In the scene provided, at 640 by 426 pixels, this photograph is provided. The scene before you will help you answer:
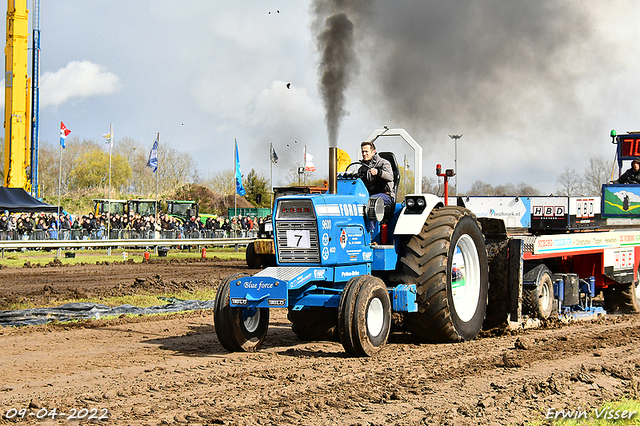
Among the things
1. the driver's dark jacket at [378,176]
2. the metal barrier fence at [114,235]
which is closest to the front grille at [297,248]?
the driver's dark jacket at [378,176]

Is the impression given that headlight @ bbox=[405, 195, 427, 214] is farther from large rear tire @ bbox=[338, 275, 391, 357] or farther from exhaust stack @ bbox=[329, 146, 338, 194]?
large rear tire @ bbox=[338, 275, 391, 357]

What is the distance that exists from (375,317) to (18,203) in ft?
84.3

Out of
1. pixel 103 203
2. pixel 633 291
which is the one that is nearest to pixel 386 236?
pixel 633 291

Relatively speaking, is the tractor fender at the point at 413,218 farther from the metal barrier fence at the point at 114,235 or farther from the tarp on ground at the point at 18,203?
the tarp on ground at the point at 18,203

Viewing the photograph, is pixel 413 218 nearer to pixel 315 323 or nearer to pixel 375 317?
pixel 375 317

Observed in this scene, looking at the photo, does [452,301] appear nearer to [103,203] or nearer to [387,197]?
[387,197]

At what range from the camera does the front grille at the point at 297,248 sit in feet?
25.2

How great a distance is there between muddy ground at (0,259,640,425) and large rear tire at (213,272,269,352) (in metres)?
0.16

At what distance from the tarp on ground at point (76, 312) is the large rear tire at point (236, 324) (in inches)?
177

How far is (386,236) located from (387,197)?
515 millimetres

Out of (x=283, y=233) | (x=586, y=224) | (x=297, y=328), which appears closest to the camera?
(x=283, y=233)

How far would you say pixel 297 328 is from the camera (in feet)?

# # #

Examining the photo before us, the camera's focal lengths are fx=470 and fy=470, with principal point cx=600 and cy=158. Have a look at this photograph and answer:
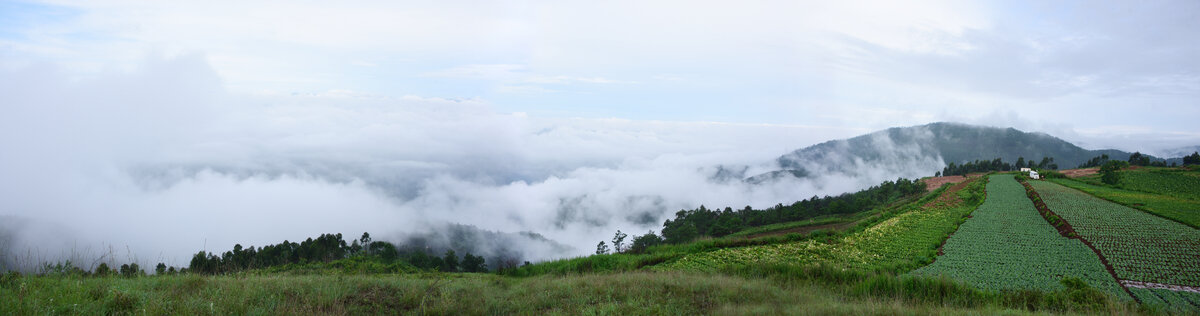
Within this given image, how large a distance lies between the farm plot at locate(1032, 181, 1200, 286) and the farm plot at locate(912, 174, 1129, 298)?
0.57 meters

# # #

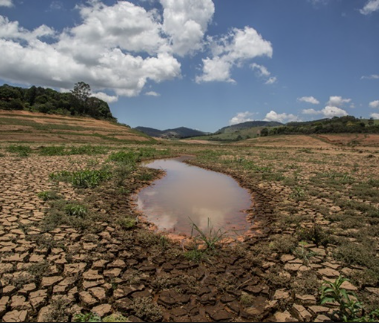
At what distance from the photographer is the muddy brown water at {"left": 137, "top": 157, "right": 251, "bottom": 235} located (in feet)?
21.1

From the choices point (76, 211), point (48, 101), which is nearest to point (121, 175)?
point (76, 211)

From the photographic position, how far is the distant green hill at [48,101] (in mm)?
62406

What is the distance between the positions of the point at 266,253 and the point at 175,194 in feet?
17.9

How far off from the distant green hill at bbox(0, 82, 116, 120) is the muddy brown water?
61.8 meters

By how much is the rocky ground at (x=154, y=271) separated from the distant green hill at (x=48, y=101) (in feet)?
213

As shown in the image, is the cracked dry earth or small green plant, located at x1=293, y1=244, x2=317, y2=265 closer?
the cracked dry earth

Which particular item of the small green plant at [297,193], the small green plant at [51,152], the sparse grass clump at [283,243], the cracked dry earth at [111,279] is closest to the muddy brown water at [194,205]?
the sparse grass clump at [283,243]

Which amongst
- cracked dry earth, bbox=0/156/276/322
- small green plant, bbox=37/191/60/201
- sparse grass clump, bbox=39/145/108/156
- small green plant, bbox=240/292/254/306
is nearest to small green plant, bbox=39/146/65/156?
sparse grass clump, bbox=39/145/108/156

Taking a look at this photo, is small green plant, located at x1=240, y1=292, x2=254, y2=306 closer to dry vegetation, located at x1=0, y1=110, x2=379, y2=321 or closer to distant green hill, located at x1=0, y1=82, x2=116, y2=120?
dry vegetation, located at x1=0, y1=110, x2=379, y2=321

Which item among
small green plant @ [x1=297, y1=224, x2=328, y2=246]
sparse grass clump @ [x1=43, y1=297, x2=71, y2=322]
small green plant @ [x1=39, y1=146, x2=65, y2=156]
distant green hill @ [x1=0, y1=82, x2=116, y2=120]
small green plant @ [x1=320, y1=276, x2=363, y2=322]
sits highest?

# # #

• [WRITTEN PROBLEM]: Quote the data word for word, starting at the line containing "In the scene" and ending at the line containing "How far would", leaving out the pictures.

• [OUTPUT FOR THIS EXERCISE]:
In the scene provided, at 640 by 426 pixels, this photograph is provided. The scene before you will help you answer:
Among the things
1. the driver's dark jacket at [378,176]
2. the metal barrier fence at [114,235]
which is closest to the front grille at [297,248]?
the driver's dark jacket at [378,176]

Is the impression given that headlight @ bbox=[405, 195, 427, 214] is farther from large rear tire @ bbox=[338, 275, 391, 357] or farther from exhaust stack @ bbox=[329, 146, 338, 194]?
large rear tire @ bbox=[338, 275, 391, 357]

What is the distance that exists from (375,317) to (18,203) in ft?
84.3

Out of
1. pixel 103 203
2. pixel 633 291
which is the one that is nearest to pixel 386 236?
pixel 633 291

Relatively speaking, is the tractor fender at the point at 413,218 farther from the metal barrier fence at the point at 114,235 or farther from the tarp on ground at the point at 18,203?
the tarp on ground at the point at 18,203

Viewing the photograph, is pixel 413 218 nearer to pixel 315 323 or nearer to pixel 375 317?
pixel 375 317

Observed in this scene, looking at the photo, does [452,301] appear nearer to [103,203] or nearer to [387,197]?
[387,197]

At what range from the camera does the front grille at the point at 297,248 sit in feet?
25.2

How great a distance is there between muddy ground at (0,259,640,425) and large rear tire at (213,272,269,352) (in metres)?
0.16

At what distance from the tarp on ground at point (76, 312) is the large rear tire at point (236, 324) (in inches)?
177

How far is (386,236) located from (387,197)?
515 millimetres

Out of (x=283, y=233) | (x=586, y=224) | (x=297, y=328), which appears closest to the camera?
(x=283, y=233)

How far would you say pixel 297 328 is from the camera (in feet)?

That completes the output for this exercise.